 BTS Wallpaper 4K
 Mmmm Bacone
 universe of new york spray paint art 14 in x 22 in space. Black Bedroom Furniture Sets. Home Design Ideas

# # # # #

Task details
Leaving nothing out, print each line above exactly.

Response area
 BTS Wallpaper 4K
 Mmmm Bacone
 universe of new york spray paint art 14 in x 22 in space. Black Bedroom Furniture Sets. Home Design Ideas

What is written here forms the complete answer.